Prompt
Rewrite all of the records with each "closer" changed to "nearer" and everything else kept the same. Leave the pictures out.

>> Begin Data provided

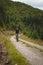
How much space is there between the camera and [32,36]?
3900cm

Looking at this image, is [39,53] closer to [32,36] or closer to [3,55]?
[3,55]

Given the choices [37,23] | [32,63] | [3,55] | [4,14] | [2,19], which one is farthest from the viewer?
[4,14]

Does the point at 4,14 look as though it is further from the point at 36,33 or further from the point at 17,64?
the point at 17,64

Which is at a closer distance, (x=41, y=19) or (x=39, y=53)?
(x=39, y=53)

>> End Data provided

Result for this task
How much space is there between the camera and [32,36]?
3900cm

Looking at this image, is [39,53] nearer to [32,36] or nearer to [3,55]?
[3,55]

Given the choices [37,23] | [32,63] | [3,55] | [4,14] | [2,19], which one is farthest from the viewer?
[4,14]

Does the point at 4,14 look as though it is further from the point at 36,33 or further from the point at 17,64?
the point at 17,64

Which is at a nearer distance, (x=41, y=19) or (x=39, y=53)?
(x=39, y=53)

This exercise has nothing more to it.